# Antelope Sloppy Joes



## CPAjeff (Dec 20, 2014)

After watching _Frozen_ for the millionth time the other day, one of my children started running around the house saying, "Lets go bring back summer!" I couldn't agree more and started thinking about all the wonderful traditional things about summer... No snow, camping, no snow, fireworks, no snow, and barbeques!

Very simple sloppy joe recipe:

1 pound ground meat (any type of wild game will work great)
1/2 bell pepper diced
1/2 onion diced
1/4 cup worcestershire
3/4 cup ketchup
1 teaspoon mustard
2 teaspoons brown sugar
2 teaspoons cajun seasoning
1 teaspoon tabasco

Brown meat, add the rest of the ingredients, reduce heat to low, cover and wait 30 minutes stirring occasionally, add beverages and sides of your choice!

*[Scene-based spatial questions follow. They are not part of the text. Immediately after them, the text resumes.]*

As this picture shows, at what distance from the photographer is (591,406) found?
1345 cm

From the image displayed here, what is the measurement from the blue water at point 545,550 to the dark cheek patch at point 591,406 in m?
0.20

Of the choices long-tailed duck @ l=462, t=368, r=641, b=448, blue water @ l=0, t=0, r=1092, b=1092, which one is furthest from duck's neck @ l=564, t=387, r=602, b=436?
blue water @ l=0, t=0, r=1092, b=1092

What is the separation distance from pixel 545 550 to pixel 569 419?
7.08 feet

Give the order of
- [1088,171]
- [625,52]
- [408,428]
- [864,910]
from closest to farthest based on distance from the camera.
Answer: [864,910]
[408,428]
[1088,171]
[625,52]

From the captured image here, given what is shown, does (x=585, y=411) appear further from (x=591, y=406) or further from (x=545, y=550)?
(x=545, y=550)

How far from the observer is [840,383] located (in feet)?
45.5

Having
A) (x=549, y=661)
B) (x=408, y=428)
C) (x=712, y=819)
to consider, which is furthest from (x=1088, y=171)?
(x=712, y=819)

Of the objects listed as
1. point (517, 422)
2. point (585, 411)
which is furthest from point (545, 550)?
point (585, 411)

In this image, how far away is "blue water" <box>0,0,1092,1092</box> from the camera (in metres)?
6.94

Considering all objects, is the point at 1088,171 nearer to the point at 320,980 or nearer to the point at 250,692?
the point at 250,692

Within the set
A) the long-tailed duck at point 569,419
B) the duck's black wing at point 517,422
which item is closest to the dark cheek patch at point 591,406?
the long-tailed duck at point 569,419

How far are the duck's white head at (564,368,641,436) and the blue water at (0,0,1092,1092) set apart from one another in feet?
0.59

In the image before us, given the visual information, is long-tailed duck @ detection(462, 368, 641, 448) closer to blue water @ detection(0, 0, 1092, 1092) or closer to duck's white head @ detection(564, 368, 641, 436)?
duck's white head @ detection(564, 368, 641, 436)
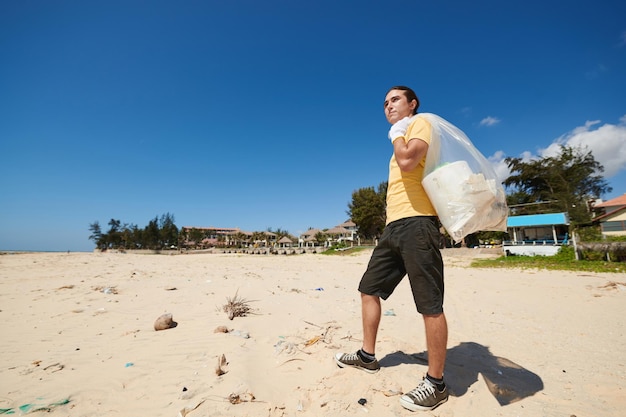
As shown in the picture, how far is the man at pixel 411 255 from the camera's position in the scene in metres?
1.76

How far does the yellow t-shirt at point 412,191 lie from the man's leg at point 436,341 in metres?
0.72

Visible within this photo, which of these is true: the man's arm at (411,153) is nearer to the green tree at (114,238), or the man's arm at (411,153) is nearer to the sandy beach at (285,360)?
the sandy beach at (285,360)

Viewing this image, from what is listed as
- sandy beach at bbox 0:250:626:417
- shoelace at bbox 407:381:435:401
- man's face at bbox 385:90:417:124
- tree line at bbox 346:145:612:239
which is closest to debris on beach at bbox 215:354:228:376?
Answer: sandy beach at bbox 0:250:626:417

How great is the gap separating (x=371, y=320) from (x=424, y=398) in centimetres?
60

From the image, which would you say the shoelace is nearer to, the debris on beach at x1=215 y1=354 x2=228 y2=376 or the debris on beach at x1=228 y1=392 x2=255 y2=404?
the debris on beach at x1=228 y1=392 x2=255 y2=404

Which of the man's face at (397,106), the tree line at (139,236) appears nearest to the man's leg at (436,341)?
A: the man's face at (397,106)

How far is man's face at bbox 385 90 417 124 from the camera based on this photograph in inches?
84.4

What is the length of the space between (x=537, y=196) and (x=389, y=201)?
43.8m

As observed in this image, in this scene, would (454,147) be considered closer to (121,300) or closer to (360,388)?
(360,388)

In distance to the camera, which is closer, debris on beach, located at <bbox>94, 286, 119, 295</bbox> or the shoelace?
the shoelace

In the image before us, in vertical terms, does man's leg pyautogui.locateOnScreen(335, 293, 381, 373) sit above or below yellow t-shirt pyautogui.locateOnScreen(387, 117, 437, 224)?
below

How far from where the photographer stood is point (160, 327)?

*I was about half way done cooking this when I realized we didn't have any hamburger buns. Grandma Sycamore's bread is all I had.


----------



## wyogoob (Sep 7, 2007)

perfect


----------



## DallanC (Jan 13, 2009)

We had dry aged Pronghorn Loin for dinner last night... amazing stuff.

We'll give the sloppy joe a try next.


-DallanC


----------



## Dunkem (May 8, 2012)

Nothin wrong with Granny Sycamore's


----------



## swbuckmaster (Sep 14, 2007)

Awesome! Will try this one out on some deer thanks

Sent from my SM-G900V using Tapatalk


----------



## swbuckmaster (Sep 14, 2007)

Good stuff

Sent from my SM-G900V using Tapatalk


----------



## A12GaugeGirl (Jan 10, 2015)

I have a freezer full of antelope and am looking for a variety of ways to prepare it. I have done fajitas, which were good, and a wellington, which was fantastic, but I haven't tried any ground. Sloppy joes sound great! And they do remind one of summer. Thanks for sharing the recipe.


----------



## 2full (Apr 8, 2010)

Had Turkey sloppy joe's for dinner last nite. 
Was very good .....


----------